The law of intuition: Leaders evaluate everything with a leadership bias. People are intuitive in their area of strength. Who you are dictates what you see. Natural ability and learned skills create an informed intuition that makes leadership issues jump out at leaders. Leaders who want to succeed maximize every asset and resource they have for the benefit of their organization. A leader has to read the situation and know instinctively what play to call. Whenever leaders face a problem, they automatically measure it – and begin solving it – using the law of intuition. Improvement is impossible without change.
This is one of my favorite facets of leadership. It also goes way beyond leadership though. On an individual level, we are charged instinctively and socially with the responsibility for improvement. Our species has not marched forward, has not dominated this planet through complacency, but through empowering change. The persistent analogy I’ve mentioned concerning wolves and sheep I firmly suggest remains true.
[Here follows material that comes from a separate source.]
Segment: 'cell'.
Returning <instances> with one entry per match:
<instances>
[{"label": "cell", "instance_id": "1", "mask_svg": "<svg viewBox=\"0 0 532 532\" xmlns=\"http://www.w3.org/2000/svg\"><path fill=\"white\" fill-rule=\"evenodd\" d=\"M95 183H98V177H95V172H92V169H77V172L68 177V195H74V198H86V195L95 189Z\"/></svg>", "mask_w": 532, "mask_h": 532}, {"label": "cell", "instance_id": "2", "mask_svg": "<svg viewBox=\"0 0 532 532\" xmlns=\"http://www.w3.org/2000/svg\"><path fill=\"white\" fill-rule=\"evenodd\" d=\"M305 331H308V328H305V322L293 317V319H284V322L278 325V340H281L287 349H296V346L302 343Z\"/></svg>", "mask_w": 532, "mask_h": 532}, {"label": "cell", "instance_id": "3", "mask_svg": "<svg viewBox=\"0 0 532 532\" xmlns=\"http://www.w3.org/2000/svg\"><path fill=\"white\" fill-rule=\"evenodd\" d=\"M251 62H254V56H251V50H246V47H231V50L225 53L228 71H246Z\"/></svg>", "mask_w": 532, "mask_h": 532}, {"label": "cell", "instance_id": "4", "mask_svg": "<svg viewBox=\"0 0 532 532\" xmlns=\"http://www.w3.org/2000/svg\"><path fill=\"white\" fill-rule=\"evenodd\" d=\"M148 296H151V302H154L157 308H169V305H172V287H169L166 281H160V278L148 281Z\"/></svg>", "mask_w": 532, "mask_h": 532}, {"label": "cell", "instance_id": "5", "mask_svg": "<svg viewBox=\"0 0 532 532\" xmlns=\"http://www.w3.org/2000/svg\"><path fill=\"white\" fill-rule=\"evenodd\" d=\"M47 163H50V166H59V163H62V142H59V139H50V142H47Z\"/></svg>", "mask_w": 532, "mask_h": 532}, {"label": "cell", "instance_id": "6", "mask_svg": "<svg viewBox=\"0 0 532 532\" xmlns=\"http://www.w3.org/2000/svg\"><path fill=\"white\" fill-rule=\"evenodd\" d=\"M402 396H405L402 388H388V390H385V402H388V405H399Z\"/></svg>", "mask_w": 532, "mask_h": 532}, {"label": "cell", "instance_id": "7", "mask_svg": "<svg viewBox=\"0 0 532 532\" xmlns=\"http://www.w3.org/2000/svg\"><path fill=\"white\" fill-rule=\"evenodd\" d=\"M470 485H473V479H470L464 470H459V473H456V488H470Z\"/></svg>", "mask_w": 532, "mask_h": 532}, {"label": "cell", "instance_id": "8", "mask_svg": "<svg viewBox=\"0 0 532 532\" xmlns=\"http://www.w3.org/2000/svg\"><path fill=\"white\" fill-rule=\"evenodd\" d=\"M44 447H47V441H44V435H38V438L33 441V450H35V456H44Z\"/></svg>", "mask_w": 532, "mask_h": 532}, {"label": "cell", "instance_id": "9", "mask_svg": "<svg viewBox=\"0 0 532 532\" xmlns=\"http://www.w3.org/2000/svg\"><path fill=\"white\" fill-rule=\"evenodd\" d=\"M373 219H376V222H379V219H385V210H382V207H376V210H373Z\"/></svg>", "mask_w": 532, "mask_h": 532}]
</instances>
With that in mind, it is incumbent upon leaders to identify these resources possessed by the people they lead, and leverage these talents accordingly.
If you step outside of direct leadership situations, indirect leadership is something to be kept firmly in mind. Leaders tend to naturally receive more exposure to the general population. As a result, their scope of influence, good or bad, influences and affects others in ways we cannot always predict. With this in mind, it is important to consider your leadership actions carefully and understand that you will influence unknown personalities out there, sometimes with negative, or positive, consequences. I for one strive to be thought of and remembered in the most genuinely positive of ways. As a leader, I recognize that some days I will win, and on some occasions, not.